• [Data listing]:
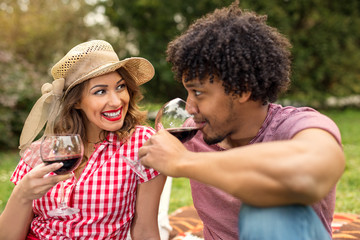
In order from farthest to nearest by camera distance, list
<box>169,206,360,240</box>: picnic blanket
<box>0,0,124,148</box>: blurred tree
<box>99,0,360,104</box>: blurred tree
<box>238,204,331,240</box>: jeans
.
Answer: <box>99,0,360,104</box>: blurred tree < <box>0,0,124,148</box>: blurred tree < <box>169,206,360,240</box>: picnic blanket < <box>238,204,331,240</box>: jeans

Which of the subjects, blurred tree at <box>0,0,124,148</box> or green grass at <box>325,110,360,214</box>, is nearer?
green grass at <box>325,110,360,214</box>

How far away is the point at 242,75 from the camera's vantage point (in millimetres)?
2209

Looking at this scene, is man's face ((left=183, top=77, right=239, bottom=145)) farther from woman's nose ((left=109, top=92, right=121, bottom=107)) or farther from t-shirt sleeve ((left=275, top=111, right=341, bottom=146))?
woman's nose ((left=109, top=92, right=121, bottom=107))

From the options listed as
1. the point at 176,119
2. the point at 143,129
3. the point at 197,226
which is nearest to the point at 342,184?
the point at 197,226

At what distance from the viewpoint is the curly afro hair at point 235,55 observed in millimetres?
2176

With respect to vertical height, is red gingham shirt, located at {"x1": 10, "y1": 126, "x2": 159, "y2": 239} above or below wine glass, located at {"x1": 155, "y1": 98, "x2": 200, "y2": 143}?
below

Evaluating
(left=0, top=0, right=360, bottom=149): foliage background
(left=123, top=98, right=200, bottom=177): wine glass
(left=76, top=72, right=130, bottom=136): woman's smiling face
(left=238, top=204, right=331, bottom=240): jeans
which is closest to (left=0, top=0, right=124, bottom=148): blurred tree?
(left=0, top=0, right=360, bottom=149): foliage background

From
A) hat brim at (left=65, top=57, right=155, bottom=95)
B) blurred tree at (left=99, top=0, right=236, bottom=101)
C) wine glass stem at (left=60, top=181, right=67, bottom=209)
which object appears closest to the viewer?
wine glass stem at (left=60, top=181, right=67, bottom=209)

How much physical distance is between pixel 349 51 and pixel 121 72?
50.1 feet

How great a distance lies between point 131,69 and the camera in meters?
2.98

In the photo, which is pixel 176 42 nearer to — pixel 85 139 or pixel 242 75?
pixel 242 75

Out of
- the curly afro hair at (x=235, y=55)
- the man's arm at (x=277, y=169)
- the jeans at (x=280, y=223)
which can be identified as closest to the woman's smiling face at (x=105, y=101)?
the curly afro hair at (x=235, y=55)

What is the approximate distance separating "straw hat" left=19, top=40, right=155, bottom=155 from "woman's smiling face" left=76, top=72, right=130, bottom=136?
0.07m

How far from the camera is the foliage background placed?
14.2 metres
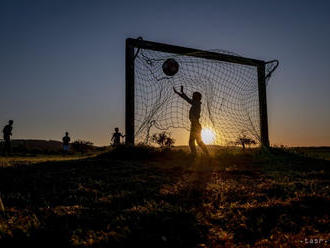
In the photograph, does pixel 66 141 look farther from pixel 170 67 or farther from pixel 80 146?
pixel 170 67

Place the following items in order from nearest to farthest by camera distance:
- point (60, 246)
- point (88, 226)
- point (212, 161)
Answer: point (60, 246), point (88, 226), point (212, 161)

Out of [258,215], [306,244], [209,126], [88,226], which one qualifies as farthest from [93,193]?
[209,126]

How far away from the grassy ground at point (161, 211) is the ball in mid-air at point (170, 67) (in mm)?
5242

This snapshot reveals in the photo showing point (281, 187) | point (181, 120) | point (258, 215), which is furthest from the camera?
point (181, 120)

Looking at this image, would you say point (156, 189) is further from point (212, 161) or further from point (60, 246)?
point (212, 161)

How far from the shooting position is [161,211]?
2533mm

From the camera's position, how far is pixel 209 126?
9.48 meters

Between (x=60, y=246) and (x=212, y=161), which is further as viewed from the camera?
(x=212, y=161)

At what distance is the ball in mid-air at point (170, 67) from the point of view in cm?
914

---

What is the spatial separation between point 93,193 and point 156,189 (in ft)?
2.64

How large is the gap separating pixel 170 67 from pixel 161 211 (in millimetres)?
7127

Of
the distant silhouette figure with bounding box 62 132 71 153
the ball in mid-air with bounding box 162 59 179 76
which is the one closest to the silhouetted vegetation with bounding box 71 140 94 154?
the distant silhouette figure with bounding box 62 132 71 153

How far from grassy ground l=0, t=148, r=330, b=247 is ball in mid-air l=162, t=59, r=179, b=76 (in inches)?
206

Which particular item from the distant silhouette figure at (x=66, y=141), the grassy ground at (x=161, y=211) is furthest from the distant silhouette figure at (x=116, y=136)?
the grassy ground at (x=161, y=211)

• [WHAT IS ASKED]:
How many lines in the rows above contain the string "jeans", counting only case-sensitive matches? Reply with the number alone.

• [ANSWER]:
4